··· Texte étudié

Considérant que tout équilibre est inhérent à un degré acceptable de sacrifice, lequel dans des situations complexes et enchevêtrées, constitue une concrétisation des principes des droits de l’homme.
Aussi les motifs soulevés en ce qui concerne l’incompatibilité de la loi avec la justice sociale et l’égalité sont irrecevables.
4. De la demande d’invalidation de la loi pour incompatibilité avec la sécurité juridique et les droits acquis
Considérant que la sécurité juridique n’implique pas la fixité de situations établies, mais la prise en compte de ces situations en vue d’une législation temporalisée qui contribue au transfert vers une situation juridique plus équitable et conforme aux normes contractuelles générales.
Considérant que la sécurité juridique ne crée pas un droit acquis dans le cadre de lois exceptionnelles sur les loyers, du fait que la confiance légitime inhérente à l’exigence de sécurité juridique exige fondamentalement une légitimité fondée sur une situation juridique équitable dans la relation contractuelle, et non la simple existence de textes exceptionnels successifs qui prorogent d’anciens contrats locatifs.
Considérant que la relation contractuelle non équilibrée entre anciens propriétaires et locataires et qui s’est longtemps prolongée, ne justifie pas la référence à l’obligation de confiance légitime car son caractère non équilibré sur le plan contractuel constitue un cas d’abus de confiance.
Considérant que l’obligation de sécurité juridique ne s’applique pas au cas présent pour quatre motifs au moins :
- La sécurité juridique doit être générale et non à l’avantage d’une partie aux dépens de l’autre, ce qui entraîne la sécurisation d’une partie aux dépens de l’insécurité de l’autre.
- La sécurité juridique exige la conformité à des conditions légales ne découlant pas de lois exceptionnelles, bien que continues, lois par nature circonstancielles.
- La confiance légitime se fonde sur la confiance qui est par nature relationnelle, et donc dépourvue d’exploitation ou de préjudice et aussi sur la légitimité et non simplement la légalité.
- La sécurité juridique et la confiance légitime exigent du bénéficiaire l’exercice par lui-même aussi de la sagesse face à l’éventualité de changement de législation.
Considérant que la relation entre anciens propriétaires et locataires, si elle se caractérise par le déséquilibre et le défaut d’équité, ne peut être régie en dépit de sa longue continuité par les notions de sécurité juridique et de confiance légitime, mais en ce qui concerne le bénéficiaire par les exigences de prévisibilité, de prudence et de disponibilité à des mutations.
Considérant que la mutation dans les contrats locatifs anciens se trouve accompagnée de délais au cours desquels les concernés pourraient s’adapter au nouveau contexte juridique, avec l’adoption de normes progressives quant au calcul du loyer équitable, passant ainsi à une nouvelle étape où les normes contractuelles générales sont rétablies ainsi que la liberté contractuelle par rapport aux anciens loyers.
Aussi les motifs relatifs à l’incompatibilité de la loi avec la sécurité juridique et les droits acquis sont irrecevables.

······
··· Données fournies

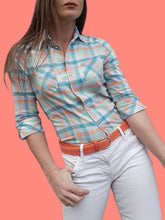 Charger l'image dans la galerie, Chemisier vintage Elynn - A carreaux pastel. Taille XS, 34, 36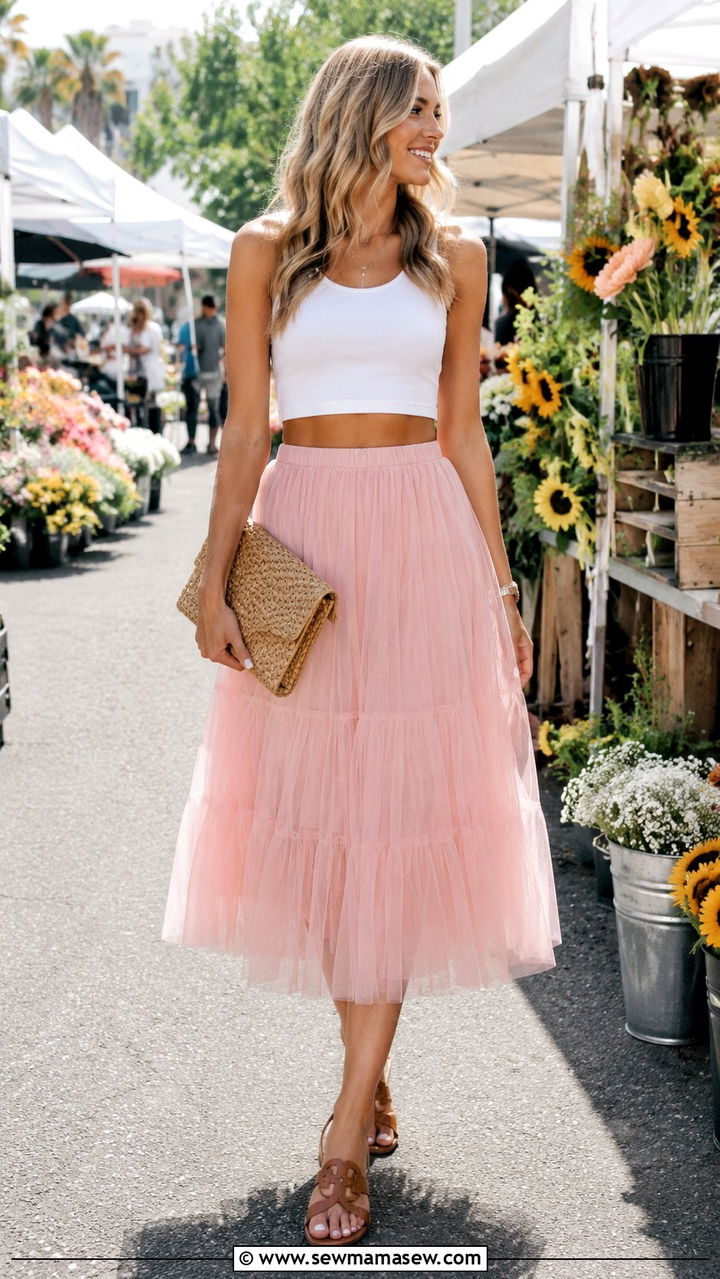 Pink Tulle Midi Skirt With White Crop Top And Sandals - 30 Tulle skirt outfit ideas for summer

······

Problème à résoudre —
Répondez à ces questions d'après le texte étudié :
(a) Pour combien de motifs au moins l'obligation de sécurité juridique ne s'applique-t-elle pas au cas présent ?
(b) En plus de la confiance, sur quoi se fonde la confiance légitime ?
(c) Pour le bénéficiaire, par quelles exigences est régie la relation entre anciens propriétaires et locataires ?

Tâche accomplie —
(a) Quatre motifs au moins.
(b) Sur la légitimité, et non simplement sur la légalité.
(c) Par les exigences de prévisibilité, de prudence et de disponibilité à des mutations.